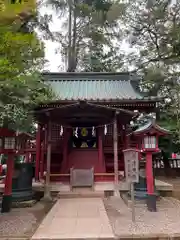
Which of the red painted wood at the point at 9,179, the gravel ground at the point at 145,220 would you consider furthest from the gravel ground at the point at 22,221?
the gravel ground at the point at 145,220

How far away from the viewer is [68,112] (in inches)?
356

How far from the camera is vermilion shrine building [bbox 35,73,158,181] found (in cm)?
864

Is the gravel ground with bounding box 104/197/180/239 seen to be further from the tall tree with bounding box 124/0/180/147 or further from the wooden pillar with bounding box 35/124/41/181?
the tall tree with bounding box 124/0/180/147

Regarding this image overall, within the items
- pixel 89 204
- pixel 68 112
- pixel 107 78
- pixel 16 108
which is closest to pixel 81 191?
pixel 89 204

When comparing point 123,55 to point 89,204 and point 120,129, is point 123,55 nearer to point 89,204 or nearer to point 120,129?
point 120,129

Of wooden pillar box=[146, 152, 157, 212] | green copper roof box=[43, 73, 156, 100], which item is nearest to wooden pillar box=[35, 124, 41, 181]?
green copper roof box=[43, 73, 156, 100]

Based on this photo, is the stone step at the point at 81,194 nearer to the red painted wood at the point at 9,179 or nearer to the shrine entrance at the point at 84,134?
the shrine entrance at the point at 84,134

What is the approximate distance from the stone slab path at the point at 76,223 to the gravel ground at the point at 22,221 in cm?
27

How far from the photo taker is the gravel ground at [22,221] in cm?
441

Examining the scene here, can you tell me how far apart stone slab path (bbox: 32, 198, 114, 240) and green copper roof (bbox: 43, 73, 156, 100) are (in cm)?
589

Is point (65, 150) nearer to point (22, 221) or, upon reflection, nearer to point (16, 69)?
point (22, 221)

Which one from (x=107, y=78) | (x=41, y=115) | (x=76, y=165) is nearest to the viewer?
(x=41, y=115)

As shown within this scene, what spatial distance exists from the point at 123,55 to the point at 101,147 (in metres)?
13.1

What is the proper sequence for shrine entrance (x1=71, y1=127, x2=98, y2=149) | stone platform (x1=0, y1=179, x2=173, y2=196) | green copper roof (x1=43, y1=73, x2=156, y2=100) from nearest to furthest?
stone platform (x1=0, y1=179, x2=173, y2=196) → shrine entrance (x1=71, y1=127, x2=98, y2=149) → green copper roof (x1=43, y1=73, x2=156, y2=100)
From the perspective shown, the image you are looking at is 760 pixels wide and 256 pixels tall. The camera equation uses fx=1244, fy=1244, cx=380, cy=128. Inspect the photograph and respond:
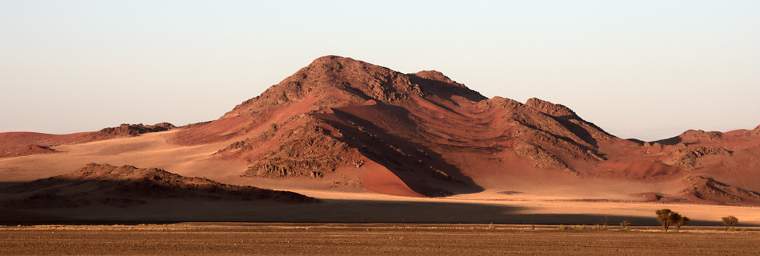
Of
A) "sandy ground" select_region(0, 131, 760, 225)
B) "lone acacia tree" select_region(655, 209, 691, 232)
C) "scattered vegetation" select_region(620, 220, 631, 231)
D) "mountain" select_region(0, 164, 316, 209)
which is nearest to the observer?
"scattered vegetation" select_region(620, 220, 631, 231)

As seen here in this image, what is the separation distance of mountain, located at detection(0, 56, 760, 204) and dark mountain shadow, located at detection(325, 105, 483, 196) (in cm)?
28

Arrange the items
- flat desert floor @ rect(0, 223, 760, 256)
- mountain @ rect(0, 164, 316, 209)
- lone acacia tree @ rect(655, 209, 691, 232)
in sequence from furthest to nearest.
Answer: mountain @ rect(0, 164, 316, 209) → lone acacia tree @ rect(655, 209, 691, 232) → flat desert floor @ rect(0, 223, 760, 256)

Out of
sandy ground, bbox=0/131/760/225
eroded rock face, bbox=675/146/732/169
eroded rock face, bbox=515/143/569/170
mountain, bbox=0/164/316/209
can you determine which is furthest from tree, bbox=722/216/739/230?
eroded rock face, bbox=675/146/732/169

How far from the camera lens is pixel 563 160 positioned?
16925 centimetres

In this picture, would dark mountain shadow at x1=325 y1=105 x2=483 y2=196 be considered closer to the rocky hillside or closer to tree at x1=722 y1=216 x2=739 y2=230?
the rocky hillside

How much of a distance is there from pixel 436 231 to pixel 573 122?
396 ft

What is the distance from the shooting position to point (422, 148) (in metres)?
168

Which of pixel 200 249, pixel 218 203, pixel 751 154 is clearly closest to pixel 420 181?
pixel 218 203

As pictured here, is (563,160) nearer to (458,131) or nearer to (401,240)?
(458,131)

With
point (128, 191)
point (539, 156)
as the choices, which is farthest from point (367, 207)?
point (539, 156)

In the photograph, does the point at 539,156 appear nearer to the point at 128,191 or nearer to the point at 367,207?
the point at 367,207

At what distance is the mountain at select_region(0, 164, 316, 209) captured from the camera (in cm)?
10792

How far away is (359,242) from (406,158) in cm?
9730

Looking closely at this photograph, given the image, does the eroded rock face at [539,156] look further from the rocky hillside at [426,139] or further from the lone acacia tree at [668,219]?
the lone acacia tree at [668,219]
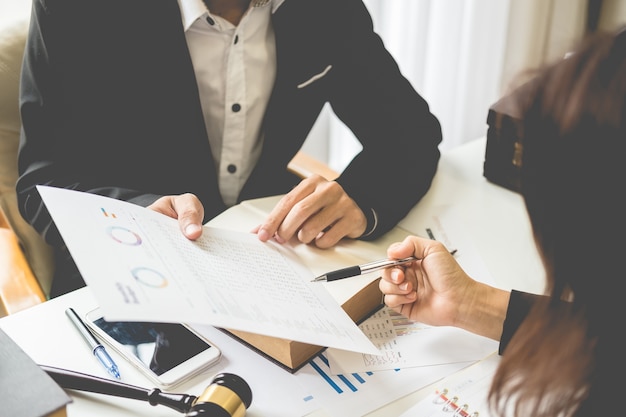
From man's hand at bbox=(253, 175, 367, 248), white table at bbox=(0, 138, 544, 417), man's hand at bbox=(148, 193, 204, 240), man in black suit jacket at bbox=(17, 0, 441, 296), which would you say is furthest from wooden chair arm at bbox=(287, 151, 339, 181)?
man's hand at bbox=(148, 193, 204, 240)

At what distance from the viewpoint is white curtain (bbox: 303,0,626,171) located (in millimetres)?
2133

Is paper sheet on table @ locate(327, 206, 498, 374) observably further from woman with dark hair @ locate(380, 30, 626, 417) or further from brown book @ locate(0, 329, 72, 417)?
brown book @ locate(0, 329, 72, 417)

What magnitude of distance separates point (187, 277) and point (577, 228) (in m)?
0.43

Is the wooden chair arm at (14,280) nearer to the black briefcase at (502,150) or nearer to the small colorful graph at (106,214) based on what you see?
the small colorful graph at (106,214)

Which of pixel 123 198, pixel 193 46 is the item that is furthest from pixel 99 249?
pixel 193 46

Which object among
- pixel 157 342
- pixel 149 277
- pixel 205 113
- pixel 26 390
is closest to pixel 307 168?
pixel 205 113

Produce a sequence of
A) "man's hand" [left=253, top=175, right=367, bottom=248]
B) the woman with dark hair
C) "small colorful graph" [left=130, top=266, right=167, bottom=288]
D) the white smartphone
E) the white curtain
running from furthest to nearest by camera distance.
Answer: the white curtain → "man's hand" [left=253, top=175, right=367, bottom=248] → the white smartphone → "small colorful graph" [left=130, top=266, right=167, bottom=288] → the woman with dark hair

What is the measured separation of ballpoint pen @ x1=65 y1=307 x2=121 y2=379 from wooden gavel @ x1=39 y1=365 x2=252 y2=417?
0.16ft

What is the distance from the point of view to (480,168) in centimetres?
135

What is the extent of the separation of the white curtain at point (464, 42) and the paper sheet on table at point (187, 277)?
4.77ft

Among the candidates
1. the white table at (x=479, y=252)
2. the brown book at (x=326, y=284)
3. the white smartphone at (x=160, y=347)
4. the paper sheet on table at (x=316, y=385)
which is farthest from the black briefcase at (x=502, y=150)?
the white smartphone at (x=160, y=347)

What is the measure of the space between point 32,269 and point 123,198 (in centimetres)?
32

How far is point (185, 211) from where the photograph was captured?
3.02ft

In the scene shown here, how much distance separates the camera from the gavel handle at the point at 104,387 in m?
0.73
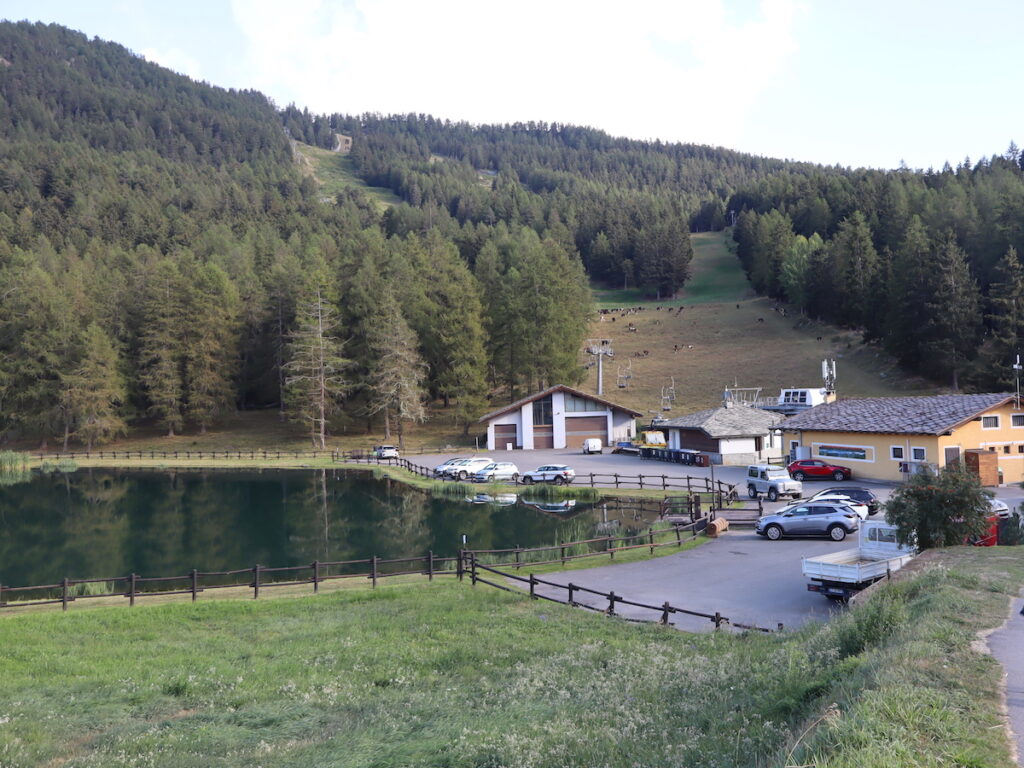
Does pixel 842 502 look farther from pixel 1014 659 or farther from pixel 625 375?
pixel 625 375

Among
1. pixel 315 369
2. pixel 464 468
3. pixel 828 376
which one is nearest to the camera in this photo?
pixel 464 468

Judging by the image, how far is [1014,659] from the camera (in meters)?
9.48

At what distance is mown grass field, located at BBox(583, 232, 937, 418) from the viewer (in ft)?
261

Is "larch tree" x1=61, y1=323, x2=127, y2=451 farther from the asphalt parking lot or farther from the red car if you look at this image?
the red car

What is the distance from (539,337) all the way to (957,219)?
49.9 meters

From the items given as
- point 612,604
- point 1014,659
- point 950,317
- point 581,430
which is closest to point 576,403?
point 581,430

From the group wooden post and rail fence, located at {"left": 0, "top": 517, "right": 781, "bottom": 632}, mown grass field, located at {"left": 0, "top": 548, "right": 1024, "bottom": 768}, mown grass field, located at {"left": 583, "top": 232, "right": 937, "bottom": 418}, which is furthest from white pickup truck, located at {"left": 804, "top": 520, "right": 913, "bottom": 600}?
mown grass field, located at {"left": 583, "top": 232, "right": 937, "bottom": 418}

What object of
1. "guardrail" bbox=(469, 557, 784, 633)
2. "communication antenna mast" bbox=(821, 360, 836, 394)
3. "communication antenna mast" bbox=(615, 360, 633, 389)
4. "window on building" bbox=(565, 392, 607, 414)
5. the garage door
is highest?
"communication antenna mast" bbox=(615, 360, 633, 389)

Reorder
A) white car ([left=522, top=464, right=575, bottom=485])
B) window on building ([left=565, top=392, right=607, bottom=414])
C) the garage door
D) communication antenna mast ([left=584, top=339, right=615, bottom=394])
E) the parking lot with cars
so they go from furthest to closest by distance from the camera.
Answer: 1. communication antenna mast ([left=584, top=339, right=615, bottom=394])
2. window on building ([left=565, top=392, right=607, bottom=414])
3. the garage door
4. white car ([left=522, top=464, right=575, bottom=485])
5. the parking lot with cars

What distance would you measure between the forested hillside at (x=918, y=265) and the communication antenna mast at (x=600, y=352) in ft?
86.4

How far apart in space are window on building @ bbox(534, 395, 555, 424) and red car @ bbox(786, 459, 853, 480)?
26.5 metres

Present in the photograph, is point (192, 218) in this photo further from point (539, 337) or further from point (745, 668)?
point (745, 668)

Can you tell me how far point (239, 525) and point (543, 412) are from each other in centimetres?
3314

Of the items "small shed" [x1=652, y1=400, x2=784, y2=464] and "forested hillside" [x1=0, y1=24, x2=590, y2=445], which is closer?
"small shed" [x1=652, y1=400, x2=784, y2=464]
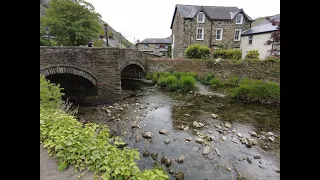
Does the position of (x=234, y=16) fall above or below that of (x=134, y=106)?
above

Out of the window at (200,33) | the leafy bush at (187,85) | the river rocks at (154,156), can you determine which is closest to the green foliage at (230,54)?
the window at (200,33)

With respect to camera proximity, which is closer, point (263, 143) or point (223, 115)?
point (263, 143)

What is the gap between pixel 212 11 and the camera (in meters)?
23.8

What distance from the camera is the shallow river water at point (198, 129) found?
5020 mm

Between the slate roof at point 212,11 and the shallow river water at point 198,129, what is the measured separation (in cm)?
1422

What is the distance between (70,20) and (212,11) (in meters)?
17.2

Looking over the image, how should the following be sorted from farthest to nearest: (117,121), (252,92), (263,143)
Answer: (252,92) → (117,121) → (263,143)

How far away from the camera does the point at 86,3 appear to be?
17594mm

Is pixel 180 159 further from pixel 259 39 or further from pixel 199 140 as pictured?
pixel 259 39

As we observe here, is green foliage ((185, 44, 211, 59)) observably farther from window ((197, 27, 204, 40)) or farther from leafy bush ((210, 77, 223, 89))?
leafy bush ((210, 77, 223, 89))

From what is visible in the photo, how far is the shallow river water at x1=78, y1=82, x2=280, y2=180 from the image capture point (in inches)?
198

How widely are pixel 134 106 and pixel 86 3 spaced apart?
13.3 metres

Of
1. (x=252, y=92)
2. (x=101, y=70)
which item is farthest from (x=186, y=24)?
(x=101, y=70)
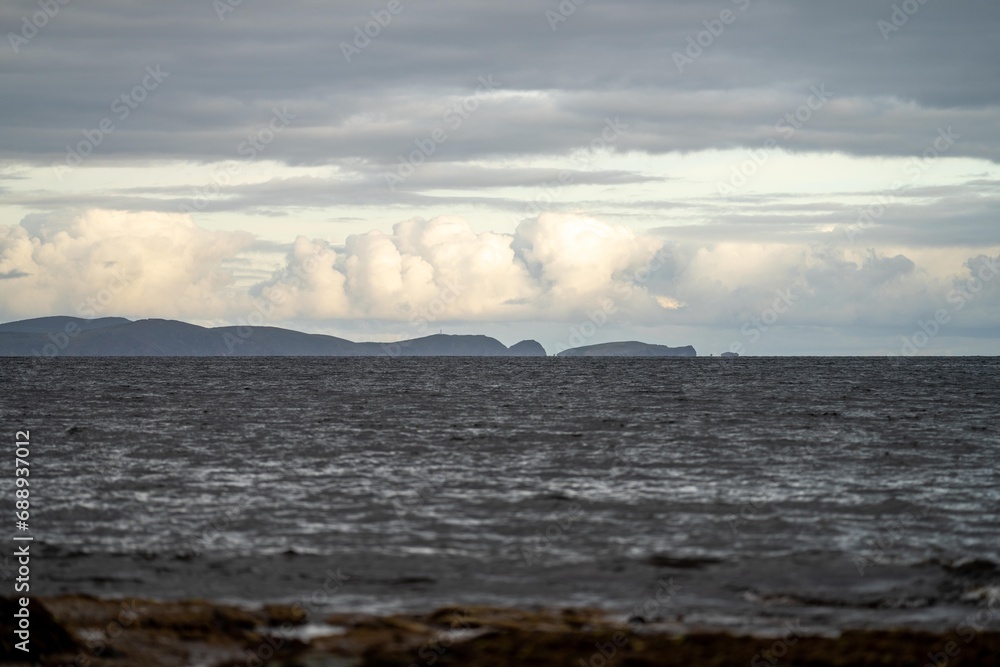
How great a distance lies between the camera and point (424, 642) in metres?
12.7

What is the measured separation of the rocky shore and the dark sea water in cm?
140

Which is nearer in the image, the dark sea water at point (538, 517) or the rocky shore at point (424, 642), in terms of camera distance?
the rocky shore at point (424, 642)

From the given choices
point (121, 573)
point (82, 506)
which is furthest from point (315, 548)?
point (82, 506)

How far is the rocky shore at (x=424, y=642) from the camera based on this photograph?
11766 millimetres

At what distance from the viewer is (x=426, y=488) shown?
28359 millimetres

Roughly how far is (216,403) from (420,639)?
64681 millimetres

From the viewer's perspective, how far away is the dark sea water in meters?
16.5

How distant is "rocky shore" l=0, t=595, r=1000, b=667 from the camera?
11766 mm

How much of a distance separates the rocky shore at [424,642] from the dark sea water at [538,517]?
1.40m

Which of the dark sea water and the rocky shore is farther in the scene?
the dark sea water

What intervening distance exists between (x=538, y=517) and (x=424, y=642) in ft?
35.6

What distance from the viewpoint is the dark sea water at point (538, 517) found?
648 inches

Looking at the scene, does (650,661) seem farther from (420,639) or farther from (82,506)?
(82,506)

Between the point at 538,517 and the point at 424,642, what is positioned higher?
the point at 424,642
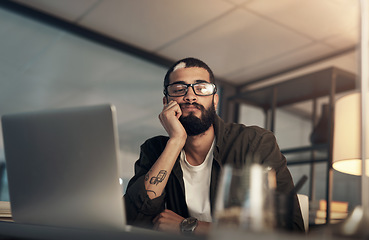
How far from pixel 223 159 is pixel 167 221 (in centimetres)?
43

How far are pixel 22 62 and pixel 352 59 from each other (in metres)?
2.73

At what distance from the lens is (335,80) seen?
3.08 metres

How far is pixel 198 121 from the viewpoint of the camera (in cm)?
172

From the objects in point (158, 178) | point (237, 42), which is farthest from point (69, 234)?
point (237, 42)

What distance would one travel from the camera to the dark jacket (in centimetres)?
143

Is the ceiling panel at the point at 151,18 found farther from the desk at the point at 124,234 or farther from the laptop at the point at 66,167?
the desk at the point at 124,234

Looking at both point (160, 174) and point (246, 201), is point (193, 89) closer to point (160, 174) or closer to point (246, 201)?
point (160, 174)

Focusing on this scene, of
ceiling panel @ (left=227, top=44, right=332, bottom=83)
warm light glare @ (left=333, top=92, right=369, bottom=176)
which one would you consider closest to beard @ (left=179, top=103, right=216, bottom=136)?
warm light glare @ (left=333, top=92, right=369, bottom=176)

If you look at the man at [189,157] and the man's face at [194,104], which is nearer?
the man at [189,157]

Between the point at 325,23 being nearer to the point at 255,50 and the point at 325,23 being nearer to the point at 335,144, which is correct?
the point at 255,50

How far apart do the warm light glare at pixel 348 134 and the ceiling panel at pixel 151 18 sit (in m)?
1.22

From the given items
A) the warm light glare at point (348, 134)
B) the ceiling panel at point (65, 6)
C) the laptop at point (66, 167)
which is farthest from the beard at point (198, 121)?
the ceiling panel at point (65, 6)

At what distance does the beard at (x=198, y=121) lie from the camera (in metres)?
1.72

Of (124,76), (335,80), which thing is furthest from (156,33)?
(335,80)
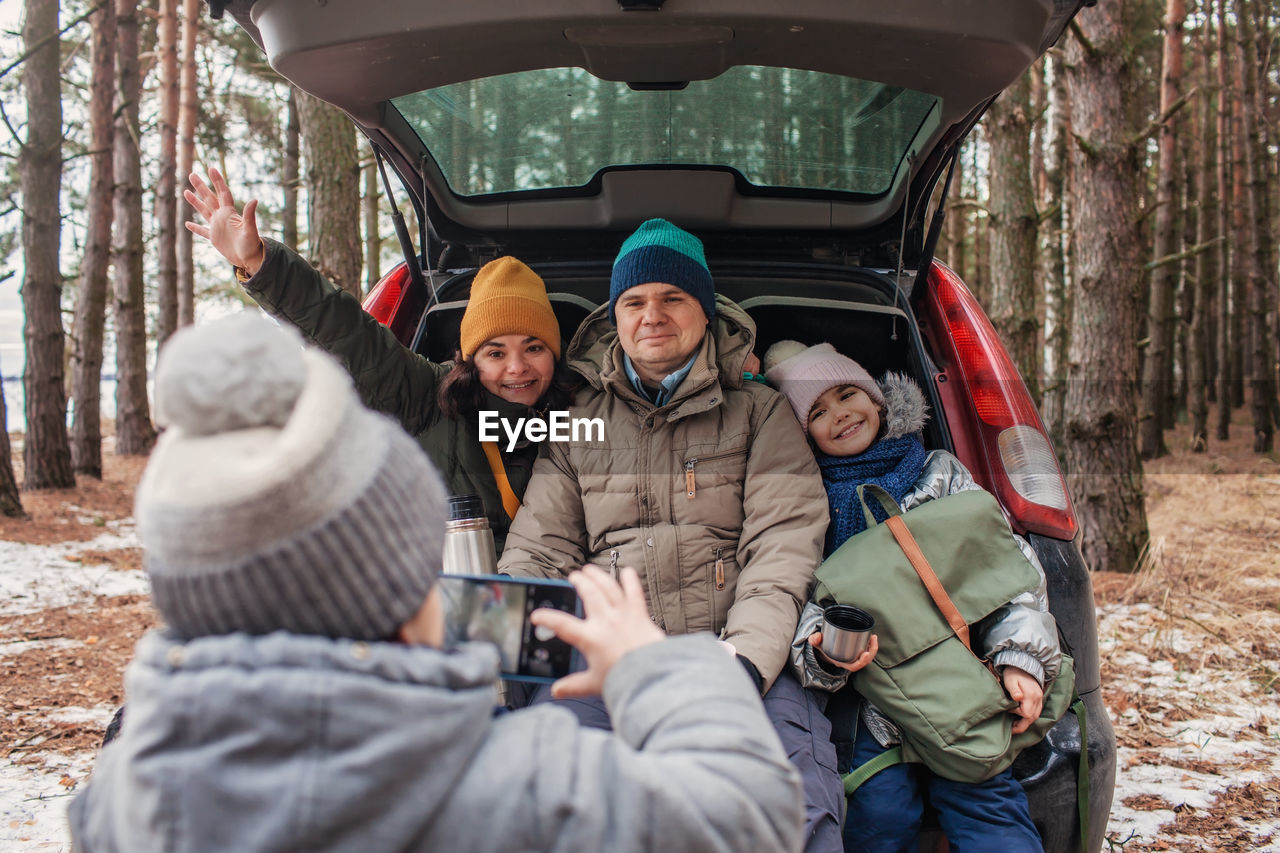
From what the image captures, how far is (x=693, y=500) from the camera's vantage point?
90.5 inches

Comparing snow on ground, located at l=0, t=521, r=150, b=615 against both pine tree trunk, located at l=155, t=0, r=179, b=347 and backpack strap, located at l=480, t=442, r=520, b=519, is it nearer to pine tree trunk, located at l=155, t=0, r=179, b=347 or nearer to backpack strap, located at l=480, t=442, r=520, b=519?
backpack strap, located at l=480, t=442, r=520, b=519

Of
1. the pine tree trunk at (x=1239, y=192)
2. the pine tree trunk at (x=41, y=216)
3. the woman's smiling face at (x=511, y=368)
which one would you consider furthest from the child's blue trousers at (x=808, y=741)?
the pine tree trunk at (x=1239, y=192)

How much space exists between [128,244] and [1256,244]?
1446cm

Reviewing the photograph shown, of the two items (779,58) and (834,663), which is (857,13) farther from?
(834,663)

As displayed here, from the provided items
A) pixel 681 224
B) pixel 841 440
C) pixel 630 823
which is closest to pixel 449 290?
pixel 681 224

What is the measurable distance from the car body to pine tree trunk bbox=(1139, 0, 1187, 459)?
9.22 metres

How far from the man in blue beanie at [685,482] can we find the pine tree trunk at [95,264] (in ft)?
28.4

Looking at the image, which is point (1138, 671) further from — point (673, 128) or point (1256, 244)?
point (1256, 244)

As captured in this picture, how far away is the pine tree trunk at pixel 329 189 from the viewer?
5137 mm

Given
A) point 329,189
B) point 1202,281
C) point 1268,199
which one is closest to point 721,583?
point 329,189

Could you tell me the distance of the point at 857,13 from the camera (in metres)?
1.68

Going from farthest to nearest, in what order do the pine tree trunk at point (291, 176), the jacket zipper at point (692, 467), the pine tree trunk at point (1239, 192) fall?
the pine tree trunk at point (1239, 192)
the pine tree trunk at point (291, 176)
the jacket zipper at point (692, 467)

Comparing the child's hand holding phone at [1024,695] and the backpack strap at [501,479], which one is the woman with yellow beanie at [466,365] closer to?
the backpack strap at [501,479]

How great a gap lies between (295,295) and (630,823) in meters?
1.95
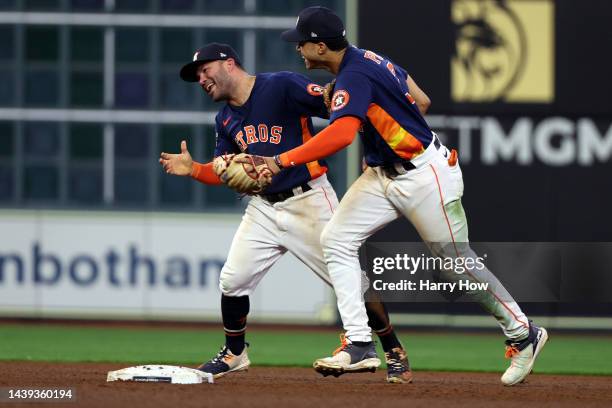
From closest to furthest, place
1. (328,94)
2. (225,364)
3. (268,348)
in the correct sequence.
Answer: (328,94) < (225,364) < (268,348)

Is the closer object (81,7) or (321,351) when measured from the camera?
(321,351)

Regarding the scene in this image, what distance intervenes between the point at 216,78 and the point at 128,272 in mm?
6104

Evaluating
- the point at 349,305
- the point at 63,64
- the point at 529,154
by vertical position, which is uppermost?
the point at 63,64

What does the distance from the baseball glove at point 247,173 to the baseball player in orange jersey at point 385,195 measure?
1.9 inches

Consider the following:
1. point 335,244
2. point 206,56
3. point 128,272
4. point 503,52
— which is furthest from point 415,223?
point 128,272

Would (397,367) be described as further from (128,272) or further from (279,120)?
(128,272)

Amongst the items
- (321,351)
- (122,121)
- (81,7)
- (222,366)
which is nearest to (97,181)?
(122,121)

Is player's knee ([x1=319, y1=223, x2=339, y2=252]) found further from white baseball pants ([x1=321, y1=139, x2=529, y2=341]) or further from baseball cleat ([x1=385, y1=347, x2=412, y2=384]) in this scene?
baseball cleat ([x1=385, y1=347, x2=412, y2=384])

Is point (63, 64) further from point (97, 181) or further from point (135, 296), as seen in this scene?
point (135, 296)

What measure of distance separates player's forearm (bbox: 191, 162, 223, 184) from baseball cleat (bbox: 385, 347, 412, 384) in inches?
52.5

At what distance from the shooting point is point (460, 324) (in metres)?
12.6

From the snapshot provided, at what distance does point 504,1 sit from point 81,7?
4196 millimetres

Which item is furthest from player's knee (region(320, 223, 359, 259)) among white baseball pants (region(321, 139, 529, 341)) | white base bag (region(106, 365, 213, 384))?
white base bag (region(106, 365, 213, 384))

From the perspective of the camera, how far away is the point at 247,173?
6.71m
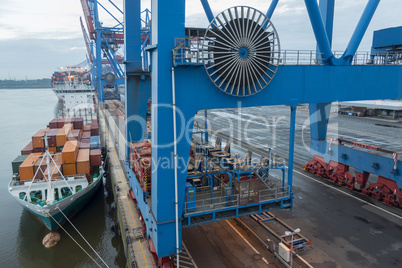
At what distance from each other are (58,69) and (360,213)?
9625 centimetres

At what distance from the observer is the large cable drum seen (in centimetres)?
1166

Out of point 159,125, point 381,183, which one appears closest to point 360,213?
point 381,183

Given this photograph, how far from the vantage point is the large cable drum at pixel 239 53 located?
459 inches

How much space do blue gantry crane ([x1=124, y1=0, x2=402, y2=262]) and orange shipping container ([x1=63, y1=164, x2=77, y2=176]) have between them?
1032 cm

-=-=-=-=-

## PROBLEM TO SOLVE
Do not include the pictures. Quote only the lines from the line with "From the perspective of" through the end of the material, both ends included, exactly.

## SOLUTION BELOW
From the perspective of the camera, how far away is the point at 247,173?
6.71m
At what distance from each other are (58,69) and (360,213)?
9625 centimetres

At what distance from the observer is the large cable drum seen (in centimetres)?
1166

Out of point 159,125, point 381,183, which one appears closest to point 360,213?
point 381,183

Given this photograph, how far from the vantage point is the large cable drum at pixel 239 53 located?
459 inches

How much space do blue gantry crane ([x1=124, y1=0, x2=402, y2=262]) and orange shipping container ([x1=63, y1=164, x2=77, y2=176]) have between them?
1032 cm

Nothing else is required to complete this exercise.